--- BEGIN The data ---

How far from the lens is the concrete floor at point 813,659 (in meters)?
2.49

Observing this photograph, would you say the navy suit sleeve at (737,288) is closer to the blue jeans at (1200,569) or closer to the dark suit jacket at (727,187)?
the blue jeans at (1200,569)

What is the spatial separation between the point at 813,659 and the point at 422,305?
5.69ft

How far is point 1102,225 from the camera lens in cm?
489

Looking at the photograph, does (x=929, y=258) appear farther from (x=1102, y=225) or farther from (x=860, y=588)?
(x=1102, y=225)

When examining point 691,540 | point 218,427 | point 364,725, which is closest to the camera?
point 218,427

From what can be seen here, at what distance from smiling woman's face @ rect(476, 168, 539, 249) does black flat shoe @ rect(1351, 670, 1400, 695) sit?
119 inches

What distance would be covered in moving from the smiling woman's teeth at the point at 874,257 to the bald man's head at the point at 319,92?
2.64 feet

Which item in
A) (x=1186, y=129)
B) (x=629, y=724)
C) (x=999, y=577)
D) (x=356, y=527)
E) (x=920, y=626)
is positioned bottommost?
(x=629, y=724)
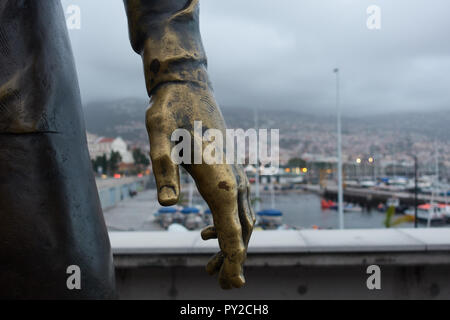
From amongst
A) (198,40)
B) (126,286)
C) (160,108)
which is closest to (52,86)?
(160,108)

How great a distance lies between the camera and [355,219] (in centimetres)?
4284

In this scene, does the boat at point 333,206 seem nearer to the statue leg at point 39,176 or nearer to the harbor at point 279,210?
the harbor at point 279,210

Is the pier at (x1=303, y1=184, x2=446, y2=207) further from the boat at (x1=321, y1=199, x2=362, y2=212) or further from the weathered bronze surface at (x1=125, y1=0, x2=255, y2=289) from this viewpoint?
the weathered bronze surface at (x1=125, y1=0, x2=255, y2=289)

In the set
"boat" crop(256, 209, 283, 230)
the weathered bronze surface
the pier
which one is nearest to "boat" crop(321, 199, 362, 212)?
the pier

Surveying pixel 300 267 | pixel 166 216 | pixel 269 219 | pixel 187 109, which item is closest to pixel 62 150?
pixel 187 109

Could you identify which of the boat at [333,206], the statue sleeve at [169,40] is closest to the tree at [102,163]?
the boat at [333,206]

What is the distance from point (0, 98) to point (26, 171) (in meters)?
0.28

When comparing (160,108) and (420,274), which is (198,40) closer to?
(160,108)

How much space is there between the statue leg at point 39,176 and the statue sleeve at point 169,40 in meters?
0.36

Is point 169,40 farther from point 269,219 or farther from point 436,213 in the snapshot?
point 436,213

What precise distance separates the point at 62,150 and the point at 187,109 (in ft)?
1.69

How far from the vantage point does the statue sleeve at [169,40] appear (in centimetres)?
141

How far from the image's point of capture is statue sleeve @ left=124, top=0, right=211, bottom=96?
1.41 meters
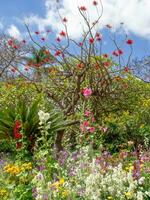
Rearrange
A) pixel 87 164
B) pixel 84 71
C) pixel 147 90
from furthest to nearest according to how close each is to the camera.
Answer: pixel 147 90
pixel 84 71
pixel 87 164

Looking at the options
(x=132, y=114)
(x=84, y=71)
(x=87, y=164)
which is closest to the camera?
(x=87, y=164)

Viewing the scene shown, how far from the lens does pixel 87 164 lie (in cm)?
546

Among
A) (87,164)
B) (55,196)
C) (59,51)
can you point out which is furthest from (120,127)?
(55,196)

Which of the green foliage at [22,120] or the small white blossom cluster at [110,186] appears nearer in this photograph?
the small white blossom cluster at [110,186]

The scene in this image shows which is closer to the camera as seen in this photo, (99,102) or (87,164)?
(87,164)

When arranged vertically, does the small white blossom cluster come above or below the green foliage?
below

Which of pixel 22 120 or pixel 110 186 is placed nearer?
pixel 110 186

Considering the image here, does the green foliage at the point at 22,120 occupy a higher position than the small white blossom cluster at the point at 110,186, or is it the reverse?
the green foliage at the point at 22,120

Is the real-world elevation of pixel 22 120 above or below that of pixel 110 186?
above

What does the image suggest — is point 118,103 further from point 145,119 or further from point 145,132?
point 145,132

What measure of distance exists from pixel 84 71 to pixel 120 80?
4.56 ft

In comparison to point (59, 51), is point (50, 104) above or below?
below

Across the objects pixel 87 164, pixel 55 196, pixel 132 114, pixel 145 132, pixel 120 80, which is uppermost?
pixel 120 80

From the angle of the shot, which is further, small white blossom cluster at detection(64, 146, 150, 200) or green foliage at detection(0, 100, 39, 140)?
green foliage at detection(0, 100, 39, 140)
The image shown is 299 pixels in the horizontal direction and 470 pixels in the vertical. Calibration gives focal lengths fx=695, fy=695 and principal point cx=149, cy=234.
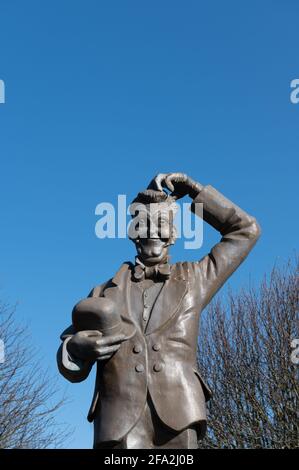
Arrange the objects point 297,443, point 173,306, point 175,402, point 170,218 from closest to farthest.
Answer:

--- END The data ---

**Exercise objective**
Restate every record exactly, please; do not copy the pictures.

**Result**
How far from the lens is the concrete floor at point 813,659 (in meters)?
2.49

Observing this photograph, would you say the navy suit sleeve at (737,288) is closer to the blue jeans at (1200,569) or closer to the dark suit jacket at (727,187)?
the blue jeans at (1200,569)

What is the spatial separation between the point at 813,659 and the point at 422,305?
5.69ft

How far is point 1102,225 from the camera lens in cm?
489

Looking at the photograph, does (x=929, y=258) appear farther from (x=1102, y=225) or farther from (x=860, y=588)?
(x=1102, y=225)

When examining point 691,540 | point 218,427 | point 364,725, which is closest to the camera?
point 218,427

From what can be seen here, at what distance from smiling woman's face @ rect(476, 168, 539, 249) does black flat shoe @ rect(1351, 670, 1400, 695) sit?
119 inches

What distance would be covered in moving from the smiling woman's teeth at the point at 874,257 to the bald man's head at the point at 319,92?
2.64 feet

Which item in
A) (x=1186, y=129)
B) (x=629, y=724)
C) (x=999, y=577)
D) (x=356, y=527)
E) (x=920, y=626)
is positioned bottommost?
(x=629, y=724)
From amongst
A) (198,40)
B) (126,286)
C) (160,108)
which is closest to (52,86)?
(160,108)

How great a distance lies between the camera and [355,219] (in centimetres)?
4284

In this scene, does the boat at point 333,206 seem nearer to the statue leg at point 39,176 or nearer to the harbor at point 279,210?
the harbor at point 279,210

Is the pier at (x1=303, y1=184, x2=446, y2=207) further from the boat at (x1=321, y1=199, x2=362, y2=212) or further from the weathered bronze surface at (x1=125, y1=0, x2=255, y2=289) from this viewpoint?
the weathered bronze surface at (x1=125, y1=0, x2=255, y2=289)

In the set
"boat" crop(256, 209, 283, 230)
the weathered bronze surface
the pier
which one is nearest to "boat" crop(321, 199, 362, 212)?
the pier

Surveying pixel 300 267 | pixel 166 216 | pixel 269 219 | pixel 187 109, which item is closest to pixel 62 150?
pixel 187 109

Could you identify which of the boat at [333,206], the statue sleeve at [169,40] is closest to the tree at [102,163]?
the boat at [333,206]

What is the distance from point (0, 98) to point (26, 171) (in meters)?
0.28

When comparing (160,108) and (420,274), which is (198,40) closer to?
(160,108)

How much space is there between the statue leg at point 39,176 and the statue sleeve at point 169,40 in meters?
0.36

Is point 169,40 farther from point 269,219 or farther from point 436,213 in the snapshot?
point 436,213

What precise distance separates the point at 62,150 and the point at 187,109 (in ft)?
1.69

How far from the vantage point does the statue sleeve at [169,40] appear (in centimetres)?
141

How far from the image's point of capture is statue sleeve @ left=124, top=0, right=211, bottom=96?
1.41 meters
Rearrange
A) pixel 87 164
B) pixel 84 71
C) pixel 147 90
from furthest to nearest according to how close each is to the camera.
Answer: pixel 147 90
pixel 84 71
pixel 87 164

Looking at the options
(x=132, y=114)
(x=84, y=71)
(x=87, y=164)
which is closest to the camera?
(x=87, y=164)

Viewing the scene shown, how far from the lens does pixel 87 164 lie (in cm)?
546

Among
A) (87,164)
B) (55,196)
C) (59,51)
can you point out which is furthest from (120,127)?
(55,196)

Which of the green foliage at [22,120] or the small white blossom cluster at [110,186] appears nearer in this photograph?
the small white blossom cluster at [110,186]

The scene in this image shows which is closer to the camera as seen in this photo, (99,102) or (87,164)?
(87,164)

When arranged vertically, does the small white blossom cluster come above or below the green foliage?
below

Which of pixel 22 120 or pixel 110 186 is placed nearer?
pixel 110 186

Considering the image here, does the green foliage at the point at 22,120 occupy a higher position than the small white blossom cluster at the point at 110,186, or is it the reverse?
the green foliage at the point at 22,120

Is the real-world elevation of pixel 22 120 above or below that of pixel 110 186?
above

What does the image suggest — is point 118,103 further from point 145,119 or further from point 145,132?
point 145,132

What measure of distance exists from pixel 84 71 to pixel 120 80?
4.56 ft

In comparison to point (59, 51), is point (50, 104) above or below?
below

Across the objects pixel 87 164, pixel 55 196, pixel 132 114, pixel 145 132, pixel 120 80, which is uppermost?
pixel 120 80

From the angle of the shot, which is further, small white blossom cluster at detection(64, 146, 150, 200) or green foliage at detection(0, 100, 39, 140)?
green foliage at detection(0, 100, 39, 140)
The image shown is 299 pixels in the horizontal direction and 470 pixels in the vertical. Calibration gives focal lengths fx=695, fy=695 and principal point cx=149, cy=234.
Arrange the objects point 297,443, point 173,306, point 175,402, point 170,218 from closest to farthest.
Answer:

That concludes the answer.